FMP/FREE MUSIC PRODUCTION - An Edition of Improvised Music 1989-2004

FMP CD 75

Peter Thomé

 

Alexander von Schlippenbach, free jazzer from the outset and, back in 1966, co-founder of the most famous big band in Free Improvisation, the Globe Unity Orchestra, has always been attracted by large formations and, in particular, the possibilities of improvisation within the context of an orchestra.

Although always on the lookout for new models of Improvisation, he values the impulse of a composition: "A good jazz composition creates a framework for the improvisation. Given the strength of their rhythmical momentum, the themes can actually propel the improviser."

Sam Rivers has titled the CD "Background for Improvisers", and by this assigns his compositions a similar basic, but perhaps more static meaning: "They act like a painter's canvas, the background, on which he applies the Improvisation."

----------

» **Goal**: According to the FMP CD 75 notes, in what year did Alexander von Schlippenbach co-found the Globe Unity Orchestra?

» **Given material**:
----------

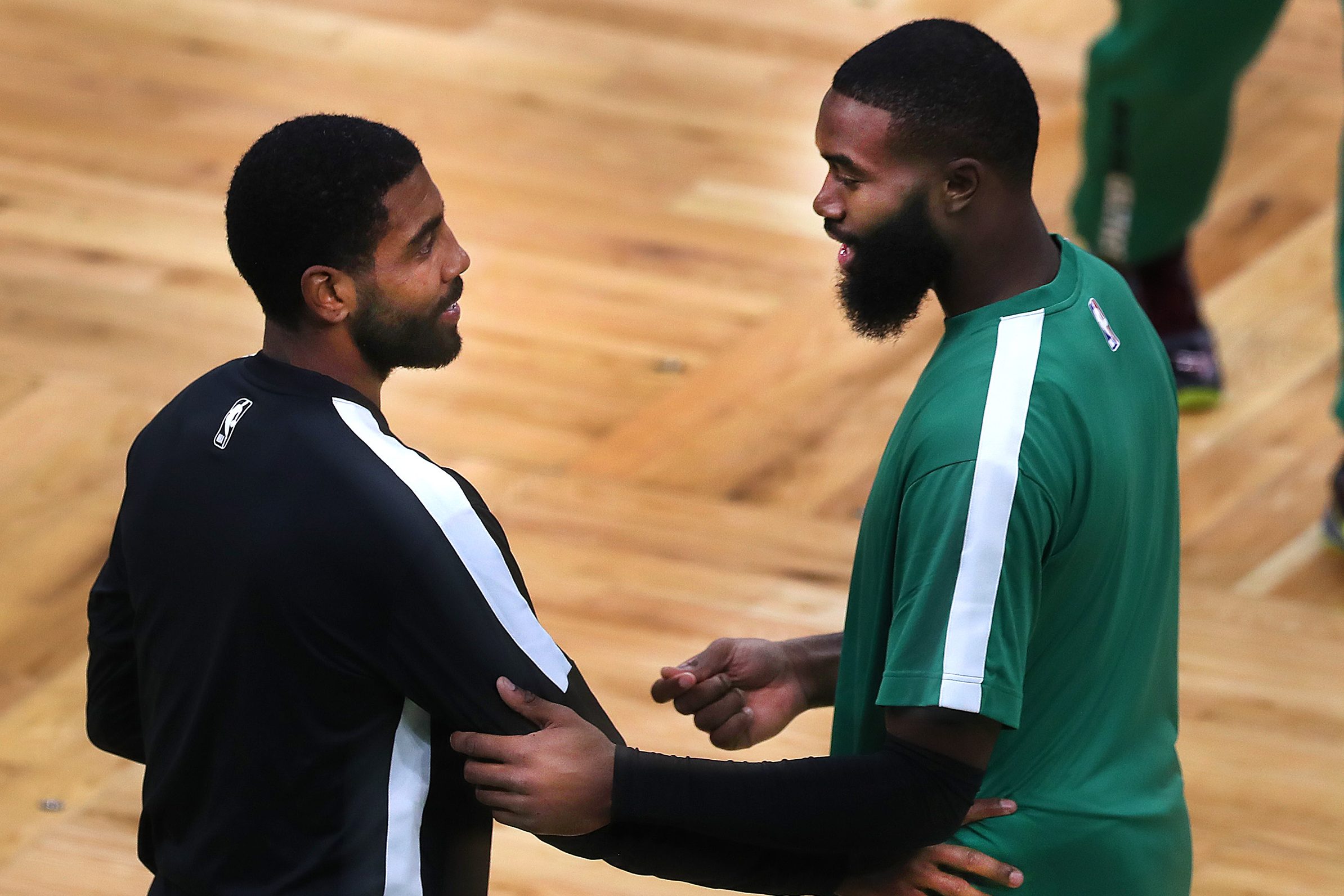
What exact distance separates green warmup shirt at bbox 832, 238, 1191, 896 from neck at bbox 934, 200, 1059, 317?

----------

» **Result of this exercise**: 1966